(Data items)
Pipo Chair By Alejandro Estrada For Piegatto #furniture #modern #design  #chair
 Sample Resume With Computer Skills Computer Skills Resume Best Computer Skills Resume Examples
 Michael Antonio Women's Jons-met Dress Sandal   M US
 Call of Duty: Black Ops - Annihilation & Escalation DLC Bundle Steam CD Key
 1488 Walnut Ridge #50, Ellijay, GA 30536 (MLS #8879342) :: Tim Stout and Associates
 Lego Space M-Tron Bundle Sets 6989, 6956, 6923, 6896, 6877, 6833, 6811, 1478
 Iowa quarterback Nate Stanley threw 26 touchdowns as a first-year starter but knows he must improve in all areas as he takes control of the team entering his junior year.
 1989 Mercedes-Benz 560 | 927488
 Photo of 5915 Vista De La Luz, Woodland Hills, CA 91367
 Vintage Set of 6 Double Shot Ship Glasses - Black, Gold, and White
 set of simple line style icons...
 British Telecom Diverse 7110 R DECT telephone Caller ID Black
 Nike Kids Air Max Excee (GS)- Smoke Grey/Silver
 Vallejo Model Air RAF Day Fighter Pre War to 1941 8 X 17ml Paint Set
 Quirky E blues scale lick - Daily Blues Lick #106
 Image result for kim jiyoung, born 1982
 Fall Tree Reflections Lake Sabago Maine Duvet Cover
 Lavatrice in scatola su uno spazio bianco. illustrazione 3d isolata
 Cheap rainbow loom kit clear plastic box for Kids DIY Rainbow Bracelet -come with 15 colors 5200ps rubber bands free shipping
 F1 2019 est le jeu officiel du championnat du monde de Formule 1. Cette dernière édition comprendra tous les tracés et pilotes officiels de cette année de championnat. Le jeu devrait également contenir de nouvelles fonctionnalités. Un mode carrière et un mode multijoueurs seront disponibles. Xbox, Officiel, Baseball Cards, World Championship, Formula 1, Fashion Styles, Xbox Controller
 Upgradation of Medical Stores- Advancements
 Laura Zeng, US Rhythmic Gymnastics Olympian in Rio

**Task goal**
From the records above, give again exactly the lines running from the line with "Image result for kim jiyoung, born 1982" to the line with "Cheap rainbow loom", inclusive.

**Exercise response**
 Image result for kim jiyoung, born 1982
 Fall Tree Reflections Lake Sabago Maine Duvet Cover
 Lavatrice in scatola su uno spazio bianco. illustrazione 3d isolata
 Cheap rainbow loom kit clear plastic box for Kids DIY Rainbow Bracelet -come with 15 colors 5200ps rubber bands free shipping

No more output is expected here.